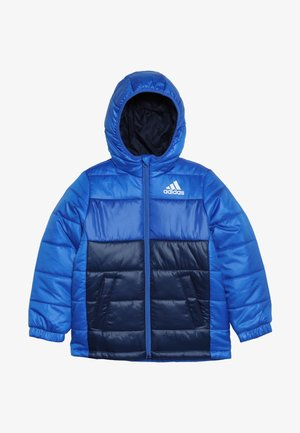 PADDED - Chaqueta de invierno - blue/collegiate navy/white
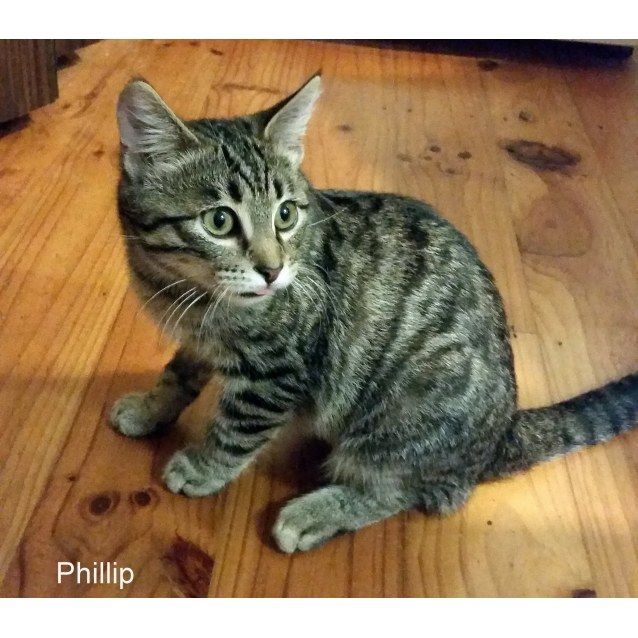 Photo of Phillip (Located In Beaufort)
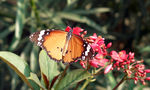 Title: Butterfly in India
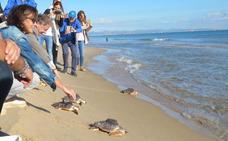 Cuatro tortugas soltadas hace un mes en El Saler ya han rebasado las Baleares
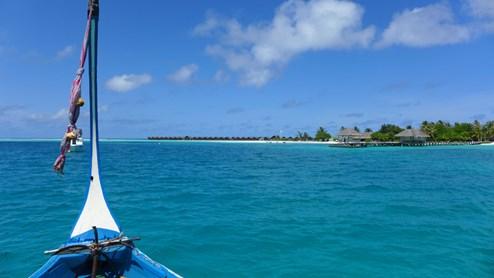 Malediven das leben in einer fototapete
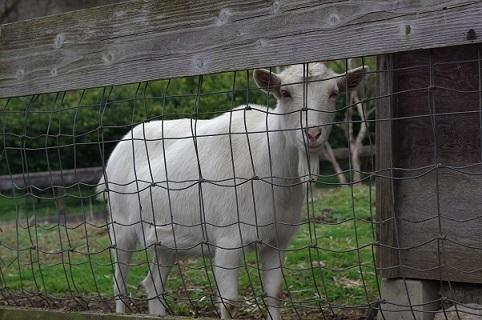 山羊210308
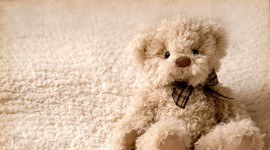 4K Teddy Bear Toy Wallpaper Download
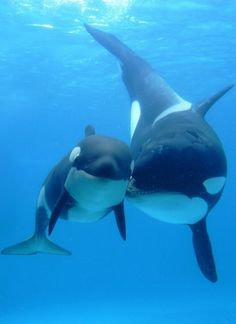 Orca mom and calf.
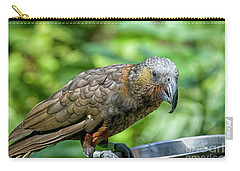 Kaka Carry-all Pouch by Patricia Hofmeester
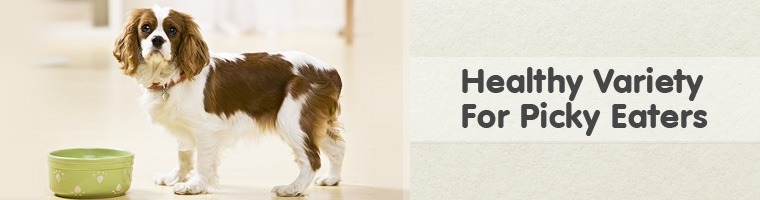 Dog Food for Picky Eaters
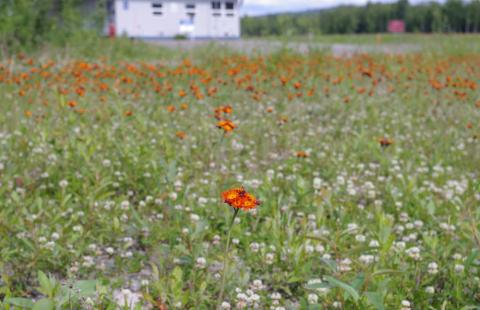 Wildflowers at the Talkeetna, Alaska airport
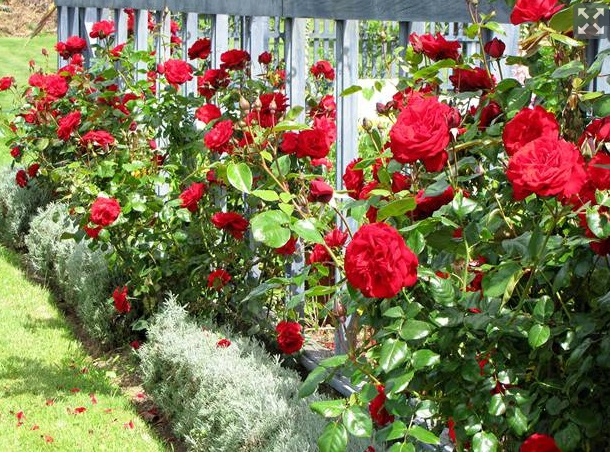 Dublin Bay, one of Sam McGredy's New Zealand-bred roses. Photo: NZ Herald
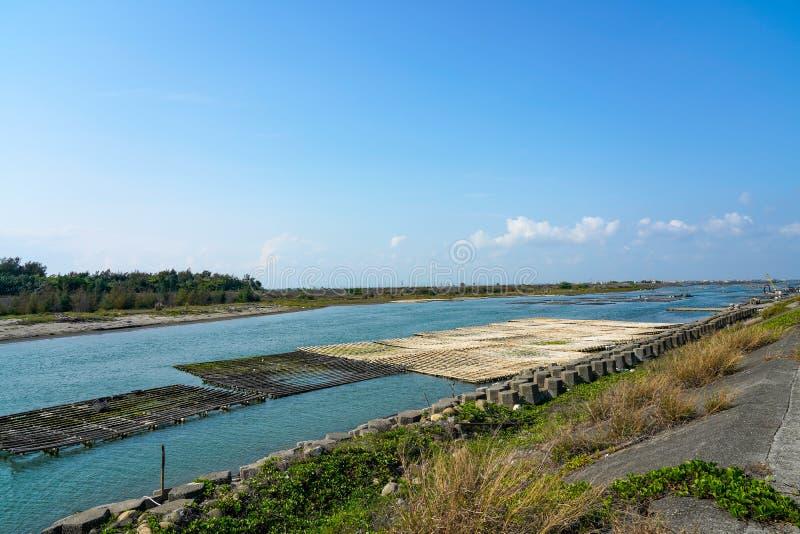 Estuaire de rivière de Luermen (la défense naturelle du capital) au parc national de Taijiang, Tainan, Taïwan photos stock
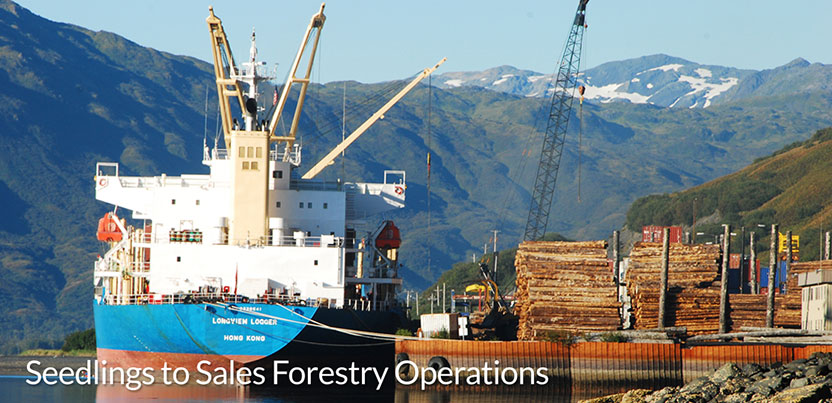 Seedlings_to_Sales_Forestry_Operations_1.jpg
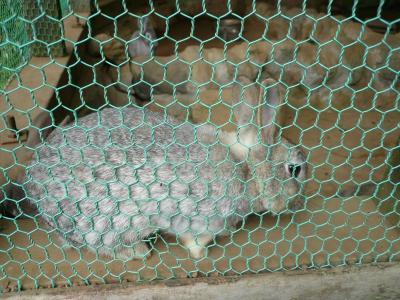 蓑毛のウサギさん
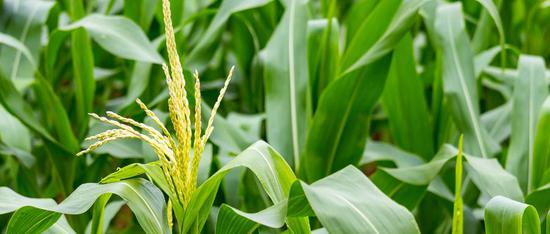 黑龙江全省绿色、有机食品认证面积预计将达到8500万亩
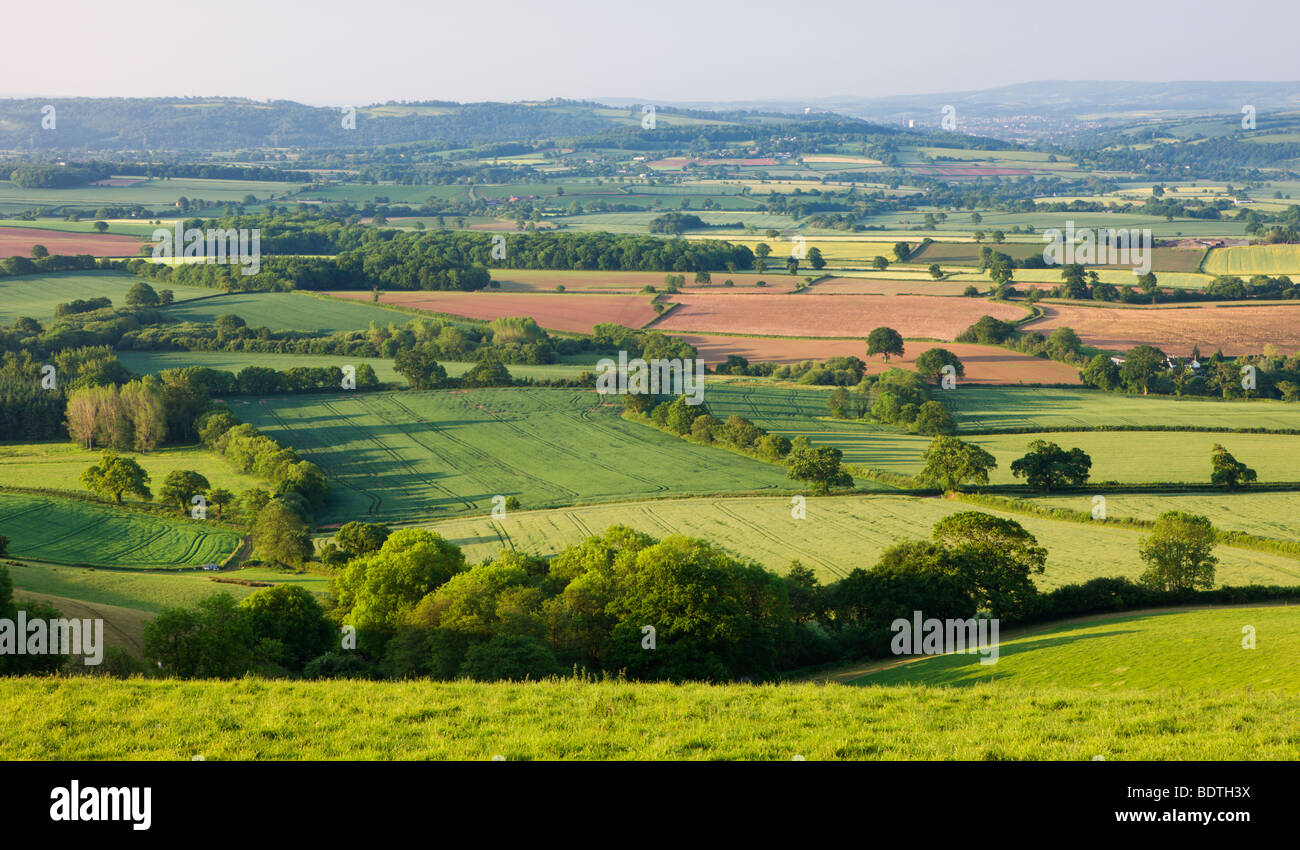 Rolling farmland on the outskirts of Exeter, Devon, England. Summer (June) 2009 - Stock Image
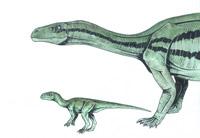 """Mussaurus patagonicus """"vegrandis"""" (*) (C/N)"""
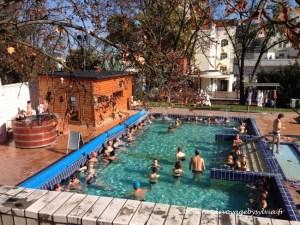 Thermes et bains de Budapest : mode d'emploi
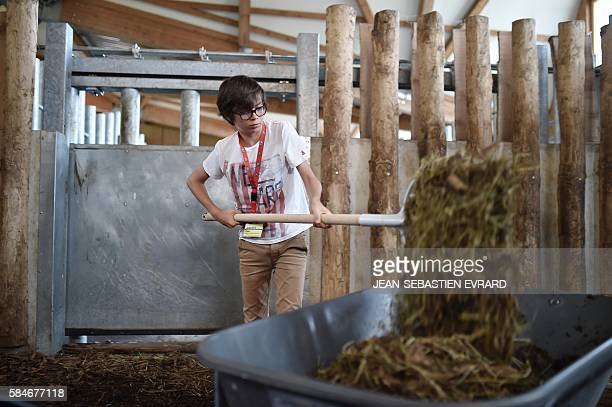 Boy works in a paddock as young visitors take the place of the animal keepers for a day, during a special operation at the zoo of Branfere on July...
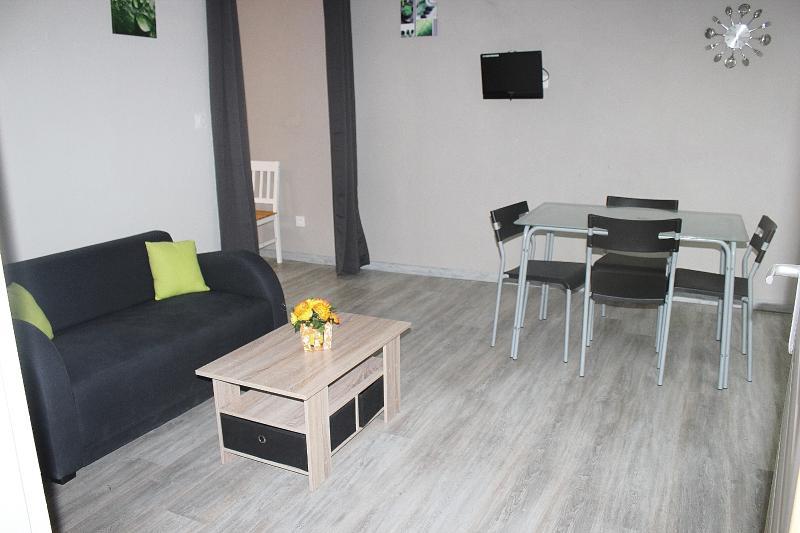GITE BOUCOU APPARTEMENT LOCATION MEUBLE, location de vacances à Eugenie Les Bains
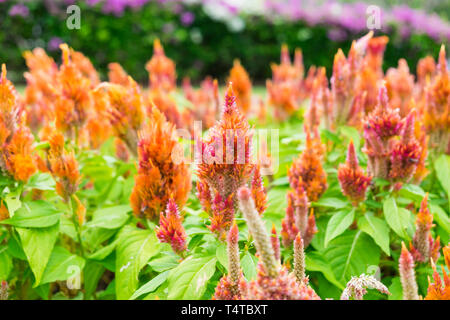 Cockscomb flower head red orange with bees in garden - Stock Photo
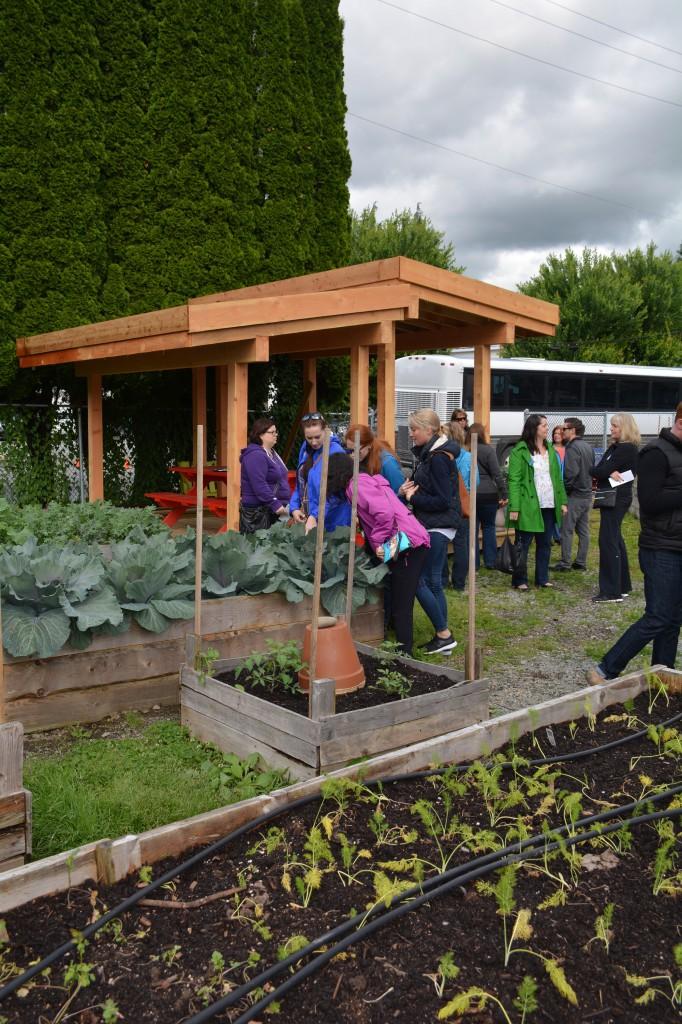 Urban gardens provide educational spaces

Required work: The lines from the one containing "4K Teddy Bear Toy Wallpaper Download" through the last line of the records are what you should copy, word for word and nothing else, with pictures left out.

Result below:
 4K Teddy Bear Toy Wallpaper Download
 Orca mom and calf.
 Kaka Carry-all Pouch by Patricia Hofmeester
 Dog Food for Picky Eaters
 Wildflowers at the Talkeetna, Alaska airport
 Dublin Bay, one of Sam McGredy's New Zealand-bred roses. Photo: NZ Herald
 Estuaire de rivière de Luermen (la défense naturelle du capital) au parc national de Taijiang, Tainan, Taïwan photos stock
 Seedlings_to_Sales_Forestry_Operations_1.jpg
 蓑毛のウサギさん
 黑龙江全省绿色、有机食品认证面积预计将达到8500万亩
 Rolling farmland on the outskirts of Exeter, Devon, England. Summer (June) 2009 - Stock Image
 """Mussaurus patagonicus """"vegrandis"""" (*) (C/N)"""
 Thermes et bains de Budapest : mode d'emploi
 Boy works in a paddock as young visitors take the place of the animal keepers for a day, during a special operation at the zoo of Branfere on July...
GITE BOUCOU APPARTEMENT LOCATION MEUBLE, location de vacances à Eugenie Les Bains
 Cockscomb flower head red orange with bees in garden - Stock Photo
 Urban gardens provide educational spaces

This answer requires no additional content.